Text for analysis =>

Part III

1. There are three different genotypes possible when the male parent carries a dominant marker allele on the chromosome that participated in the A-B reciprocal translocation and the male fertilization a homozygous recessive female for the locus of interest.
   
   
2. A maternal effect is apparent when different phenotypes are expressed as the result of reciprocal crosses. The maternal effect can be caused by maternal tissue. The genotype of the maternal parent is expressed in maternal tissue. Pericarp tissue and hilum tissue is maternal tissue. Endosperm and aleurone is not maternal tissue. When reciprocal crosses are developed and the parents have different genotypes, reciprocal differences are due to the different genotypes of the maternal parent. Maternal effects only exist for one generation because the progeny generation (F₂) has a different maternal parent than the maternal parent of the F₁ seed.
   
   
3. Maternal inhertiance is apparent when different phenotypes are expressed as the result of reciprocal crosses. DNA located in cytoplasmic organelles is the cause of maternal inheritance. The pollen parent contributes very little cytoplasm to the zygote. As a result, the chloroplast and mitochondria genotype is almost entirely determined by the female parent. Maternal inheritance continues generation after generation. When the progeny from reciprocal crosses are different and the trait is inherited maternally, this is because the cytoplasmic organelle DNA genotypes are different between the parents.
   
   
4. Xenia is the immediate expression of the genotype of the pollen on endosperm tissue. Xenia is not due to maternal effect or maternal inheritance.
   
   
5. The bridge-breakage-fusion cycle results in variegated sectors, depending on where the break occurred during mitosis. The bridge-breakage-fusion cycle results from fusion of the ends of sister chromatids to produce dicentric chromosomes.
   
   
6. The Ds allele can cause a chromosome segment to break at the location of the Ds allele. The Ds allele will not cause a break or dissociation of a chromosome segment unless the autonomous Ac element is also present in the nucleus. The Ac element is autonomous because it does not require another element to function. Whe the Ac-Ds system causes a chromosome dissociation, a bridge-breakage-fusion cycle can begin in endosperm tissue.

Provided data =>
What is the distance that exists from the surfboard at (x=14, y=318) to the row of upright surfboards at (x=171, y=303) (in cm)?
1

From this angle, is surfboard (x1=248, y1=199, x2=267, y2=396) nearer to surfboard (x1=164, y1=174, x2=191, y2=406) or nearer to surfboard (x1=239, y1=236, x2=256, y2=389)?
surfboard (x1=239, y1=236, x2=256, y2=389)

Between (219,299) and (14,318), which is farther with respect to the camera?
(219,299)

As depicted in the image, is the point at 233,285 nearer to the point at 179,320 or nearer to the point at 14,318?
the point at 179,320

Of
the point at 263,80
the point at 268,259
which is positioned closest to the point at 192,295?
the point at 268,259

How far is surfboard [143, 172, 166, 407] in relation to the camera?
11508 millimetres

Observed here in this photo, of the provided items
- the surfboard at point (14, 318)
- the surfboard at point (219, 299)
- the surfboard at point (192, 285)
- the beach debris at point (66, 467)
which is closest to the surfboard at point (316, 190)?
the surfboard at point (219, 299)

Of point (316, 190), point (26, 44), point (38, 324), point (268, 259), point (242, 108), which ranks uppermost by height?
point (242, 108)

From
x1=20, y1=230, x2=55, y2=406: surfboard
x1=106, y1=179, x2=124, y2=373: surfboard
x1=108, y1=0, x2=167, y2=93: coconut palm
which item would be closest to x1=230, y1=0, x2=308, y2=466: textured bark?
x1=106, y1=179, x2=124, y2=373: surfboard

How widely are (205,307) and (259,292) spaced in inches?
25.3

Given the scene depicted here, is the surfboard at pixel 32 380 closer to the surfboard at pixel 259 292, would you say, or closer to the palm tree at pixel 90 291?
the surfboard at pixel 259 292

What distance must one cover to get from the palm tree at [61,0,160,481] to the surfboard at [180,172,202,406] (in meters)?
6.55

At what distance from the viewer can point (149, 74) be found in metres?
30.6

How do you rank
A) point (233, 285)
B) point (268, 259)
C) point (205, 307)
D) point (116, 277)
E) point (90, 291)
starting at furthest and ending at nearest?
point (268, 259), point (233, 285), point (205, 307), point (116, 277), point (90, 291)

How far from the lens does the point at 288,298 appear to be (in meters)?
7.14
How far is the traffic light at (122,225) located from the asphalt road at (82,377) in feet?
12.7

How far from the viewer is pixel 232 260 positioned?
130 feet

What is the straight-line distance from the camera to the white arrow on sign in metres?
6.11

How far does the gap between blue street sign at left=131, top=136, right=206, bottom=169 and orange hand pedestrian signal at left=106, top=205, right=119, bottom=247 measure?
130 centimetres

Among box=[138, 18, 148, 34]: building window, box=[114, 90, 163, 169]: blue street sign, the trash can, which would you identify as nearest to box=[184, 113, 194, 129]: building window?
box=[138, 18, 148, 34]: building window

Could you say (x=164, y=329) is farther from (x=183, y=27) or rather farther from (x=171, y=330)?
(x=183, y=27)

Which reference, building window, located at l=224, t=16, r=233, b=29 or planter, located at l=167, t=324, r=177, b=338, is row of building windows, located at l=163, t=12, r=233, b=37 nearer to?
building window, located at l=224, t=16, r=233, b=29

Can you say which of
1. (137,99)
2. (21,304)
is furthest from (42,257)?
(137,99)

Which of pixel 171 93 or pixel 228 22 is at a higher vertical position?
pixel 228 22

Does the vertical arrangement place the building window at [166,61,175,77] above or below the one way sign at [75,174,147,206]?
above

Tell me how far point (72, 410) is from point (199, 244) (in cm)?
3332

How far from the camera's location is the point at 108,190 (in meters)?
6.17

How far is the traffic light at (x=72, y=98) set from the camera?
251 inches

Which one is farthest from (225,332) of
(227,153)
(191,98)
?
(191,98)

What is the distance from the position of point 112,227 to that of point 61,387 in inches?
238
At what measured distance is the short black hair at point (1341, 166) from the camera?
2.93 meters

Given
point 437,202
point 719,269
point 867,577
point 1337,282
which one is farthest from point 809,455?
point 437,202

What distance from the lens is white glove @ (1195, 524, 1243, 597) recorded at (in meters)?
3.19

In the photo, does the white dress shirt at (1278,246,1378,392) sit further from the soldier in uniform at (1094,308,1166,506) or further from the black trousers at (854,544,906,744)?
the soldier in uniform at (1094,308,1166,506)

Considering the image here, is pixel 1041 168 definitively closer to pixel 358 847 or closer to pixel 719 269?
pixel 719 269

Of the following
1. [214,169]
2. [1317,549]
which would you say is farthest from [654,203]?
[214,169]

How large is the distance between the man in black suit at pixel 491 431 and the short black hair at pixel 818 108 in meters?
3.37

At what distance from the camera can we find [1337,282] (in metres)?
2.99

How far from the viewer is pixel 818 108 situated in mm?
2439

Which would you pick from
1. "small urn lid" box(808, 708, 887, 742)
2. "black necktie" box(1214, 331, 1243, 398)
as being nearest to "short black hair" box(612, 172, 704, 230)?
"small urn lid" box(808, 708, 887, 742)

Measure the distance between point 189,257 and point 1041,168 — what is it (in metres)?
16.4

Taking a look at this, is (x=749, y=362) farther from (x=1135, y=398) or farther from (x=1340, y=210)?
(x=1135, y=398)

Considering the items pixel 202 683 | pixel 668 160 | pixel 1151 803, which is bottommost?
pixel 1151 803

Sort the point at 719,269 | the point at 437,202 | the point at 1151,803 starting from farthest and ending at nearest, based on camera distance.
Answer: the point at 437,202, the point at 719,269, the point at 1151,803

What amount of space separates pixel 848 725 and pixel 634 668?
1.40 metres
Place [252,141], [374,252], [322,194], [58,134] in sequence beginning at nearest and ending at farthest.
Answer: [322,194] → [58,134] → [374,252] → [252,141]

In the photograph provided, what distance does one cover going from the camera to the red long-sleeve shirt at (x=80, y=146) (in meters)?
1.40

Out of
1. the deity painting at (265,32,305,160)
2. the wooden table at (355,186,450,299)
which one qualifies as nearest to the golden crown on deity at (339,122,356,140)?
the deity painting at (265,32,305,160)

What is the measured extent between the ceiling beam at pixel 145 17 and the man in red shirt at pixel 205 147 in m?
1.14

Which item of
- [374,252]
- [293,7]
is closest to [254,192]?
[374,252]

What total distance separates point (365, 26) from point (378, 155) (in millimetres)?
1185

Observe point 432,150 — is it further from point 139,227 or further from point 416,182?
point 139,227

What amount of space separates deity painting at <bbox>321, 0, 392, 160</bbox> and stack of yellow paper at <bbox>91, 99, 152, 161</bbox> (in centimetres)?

What is required =>
Answer these questions from the genetics text above:
1. Which two tissues does it name as maternal tissue?
2. How does it define xenia?
3. Why does it call the Ac element autonomous?

Result of the exercise =>
1. Pericarp tissue and hilum tissue.
2. Xenia is the immediate expression of the genotype of the pollen on endosperm tissue.
3. It does not require another element to function.